§ **STATED TASK**
All records are to be retyped faithfully and completely.

--- start ---

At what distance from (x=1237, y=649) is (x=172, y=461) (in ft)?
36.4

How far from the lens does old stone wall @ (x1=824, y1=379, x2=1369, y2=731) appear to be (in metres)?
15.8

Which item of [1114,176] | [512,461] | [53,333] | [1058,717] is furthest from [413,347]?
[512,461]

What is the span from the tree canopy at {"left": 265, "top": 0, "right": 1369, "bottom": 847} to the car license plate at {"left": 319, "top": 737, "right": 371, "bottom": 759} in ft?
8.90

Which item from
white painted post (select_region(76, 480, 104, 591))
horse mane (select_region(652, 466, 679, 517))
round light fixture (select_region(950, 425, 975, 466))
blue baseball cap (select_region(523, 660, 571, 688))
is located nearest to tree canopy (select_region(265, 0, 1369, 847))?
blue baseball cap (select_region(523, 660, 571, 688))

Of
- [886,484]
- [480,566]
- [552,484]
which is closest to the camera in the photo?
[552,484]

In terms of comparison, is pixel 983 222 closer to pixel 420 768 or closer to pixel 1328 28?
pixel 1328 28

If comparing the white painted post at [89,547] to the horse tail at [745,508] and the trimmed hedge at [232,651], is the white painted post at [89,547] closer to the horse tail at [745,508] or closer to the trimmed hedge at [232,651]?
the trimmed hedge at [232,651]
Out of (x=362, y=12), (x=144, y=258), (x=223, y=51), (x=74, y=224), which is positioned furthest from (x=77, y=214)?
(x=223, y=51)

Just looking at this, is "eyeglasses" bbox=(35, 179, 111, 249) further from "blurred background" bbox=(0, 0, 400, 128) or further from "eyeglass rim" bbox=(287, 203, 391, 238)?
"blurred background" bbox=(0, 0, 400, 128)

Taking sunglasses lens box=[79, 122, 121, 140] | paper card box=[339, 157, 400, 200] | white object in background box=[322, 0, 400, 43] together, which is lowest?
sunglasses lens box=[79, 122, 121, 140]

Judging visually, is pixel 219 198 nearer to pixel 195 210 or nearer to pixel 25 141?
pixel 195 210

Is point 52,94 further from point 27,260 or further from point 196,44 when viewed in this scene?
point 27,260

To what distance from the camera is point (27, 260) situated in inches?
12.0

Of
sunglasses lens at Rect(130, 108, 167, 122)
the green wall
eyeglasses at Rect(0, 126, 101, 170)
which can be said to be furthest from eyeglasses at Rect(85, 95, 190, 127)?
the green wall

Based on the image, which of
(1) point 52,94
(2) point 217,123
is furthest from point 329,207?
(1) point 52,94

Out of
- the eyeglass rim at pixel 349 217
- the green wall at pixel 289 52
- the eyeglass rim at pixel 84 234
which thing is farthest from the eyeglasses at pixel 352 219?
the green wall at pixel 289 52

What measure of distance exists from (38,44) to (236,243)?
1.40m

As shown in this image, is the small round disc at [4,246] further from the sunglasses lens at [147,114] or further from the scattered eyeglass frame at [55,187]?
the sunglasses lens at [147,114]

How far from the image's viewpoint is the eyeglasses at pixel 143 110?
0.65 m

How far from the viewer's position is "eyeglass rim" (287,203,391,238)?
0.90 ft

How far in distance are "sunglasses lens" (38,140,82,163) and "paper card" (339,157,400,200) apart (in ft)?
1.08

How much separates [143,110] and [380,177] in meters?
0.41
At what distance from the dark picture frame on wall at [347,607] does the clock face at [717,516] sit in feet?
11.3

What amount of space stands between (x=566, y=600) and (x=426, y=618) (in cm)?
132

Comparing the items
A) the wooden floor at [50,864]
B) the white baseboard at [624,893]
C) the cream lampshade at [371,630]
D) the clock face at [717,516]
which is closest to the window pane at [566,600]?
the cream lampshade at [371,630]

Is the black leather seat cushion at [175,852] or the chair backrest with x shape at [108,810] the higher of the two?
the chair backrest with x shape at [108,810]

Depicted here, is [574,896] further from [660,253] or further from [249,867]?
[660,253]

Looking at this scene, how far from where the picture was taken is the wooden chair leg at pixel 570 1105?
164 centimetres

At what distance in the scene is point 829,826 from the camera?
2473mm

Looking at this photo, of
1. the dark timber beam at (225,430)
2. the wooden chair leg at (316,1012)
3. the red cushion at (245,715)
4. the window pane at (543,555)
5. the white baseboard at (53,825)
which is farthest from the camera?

--- end ---

§ **THE REPLY**
At what distance from (x=1237, y=649) is (x=172, y=461) (in ft)?
36.4

How far from the lens does old stone wall @ (x1=824, y1=379, x2=1369, y2=731) appear to be (in metres)?
15.8

Which item of [1114,176] | [512,461] | [53,333] | [1058,717] is furthest from [413,347]?
[512,461]

What is the span from the tree canopy at {"left": 265, "top": 0, "right": 1369, "bottom": 847} to the car license plate at {"left": 319, "top": 737, "right": 371, "bottom": 759} in ft?
8.90

Which item from
white painted post (select_region(76, 480, 104, 591))
horse mane (select_region(652, 466, 679, 517))
round light fixture (select_region(950, 425, 975, 466))
blue baseball cap (select_region(523, 660, 571, 688))
is located nearest to tree canopy (select_region(265, 0, 1369, 847))?
blue baseball cap (select_region(523, 660, 571, 688))

Of
- [886,484]
- [480,566]
- [552,484]
which is closest to the camera in the photo?
[552,484]

In terms of comparison, is pixel 983 222 closer to pixel 420 768 or closer to pixel 1328 28?
pixel 1328 28

If comparing the white painted post at [89,547] to the horse tail at [745,508] and the trimmed hedge at [232,651], is the white painted post at [89,547] closer to the horse tail at [745,508] or closer to the trimmed hedge at [232,651]?
the trimmed hedge at [232,651]
Out of (x=362, y=12), (x=144, y=258), (x=223, y=51), (x=74, y=224), which is positioned furthest from (x=77, y=214)?
(x=223, y=51)

Just looking at this, is "eyeglasses" bbox=(35, 179, 111, 249) further from "blurred background" bbox=(0, 0, 400, 128) or further from "eyeglass rim" bbox=(287, 203, 391, 238)?
"blurred background" bbox=(0, 0, 400, 128)

Taking sunglasses lens box=[79, 122, 121, 140] | paper card box=[339, 157, 400, 200] | white object in background box=[322, 0, 400, 43] together, which is lowest?
sunglasses lens box=[79, 122, 121, 140]

Judging visually, is pixel 219 198 nearer to pixel 195 210 or nearer to pixel 25 141?
pixel 195 210

Is point 52,94 further from point 27,260 or further from point 196,44 when viewed in this scene?
point 27,260

To what distance from the camera is point (27, 260) situated in inches?
12.0

Of
sunglasses lens at Rect(130, 108, 167, 122)
the green wall
eyeglasses at Rect(0, 126, 101, 170)
which can be said to be furthest from eyeglasses at Rect(85, 95, 190, 127)?
the green wall

Based on the image, which of
(1) point 52,94
(2) point 217,123
is furthest from point 329,207?
(1) point 52,94

Out of
- the eyeglass rim at pixel 349 217
- the green wall at pixel 289 52
- the eyeglass rim at pixel 84 234
which thing is farthest from the eyeglasses at pixel 352 219?
the green wall at pixel 289 52

What measure of distance exists from (38,44) to (236,243)?
1.40m

As shown in this image, is the small round disc at [4,246] further from the sunglasses lens at [147,114] or further from the scattered eyeglass frame at [55,187]?
the sunglasses lens at [147,114]

How far from the image's viewpoint is the eyeglasses at pixel 143 110?
0.65 m

How far from the viewer's position is "eyeglass rim" (287,203,391,238)?
0.90 ft

How far in distance are "sunglasses lens" (38,140,82,163) and "paper card" (339,157,400,200) apart (in ft)?
1.08

How much separates [143,110] and [380,177] in meters?
0.41
At what distance from the dark picture frame on wall at [347,607] does the clock face at [717,516] sit in feet?
11.3

What amount of space stands between (x=566, y=600) and (x=426, y=618) (in cm)?
132

Comparing the items
A) the wooden floor at [50,864]
B) the white baseboard at [624,893]
C) the cream lampshade at [371,630]
D) the clock face at [717,516]
which is closest to the window pane at [566,600]?
the cream lampshade at [371,630]

Is the black leather seat cushion at [175,852] or the chair backrest with x shape at [108,810] the higher of the two?
the chair backrest with x shape at [108,810]

Depicted here, is [574,896] further from [660,253] or further from [249,867]?
[660,253]

Looking at this scene, how far from where the picture was taken is the wooden chair leg at pixel 570 1105?
164 centimetres

At what distance in the scene is point 829,826 from the camera?
2473mm

Looking at this photo, of
1. the dark timber beam at (225,430)
2. the wooden chair leg at (316,1012)
3. the red cushion at (245,715)
4. the window pane at (543,555)
5. the white baseboard at (53,825)
which is farthest from the camera?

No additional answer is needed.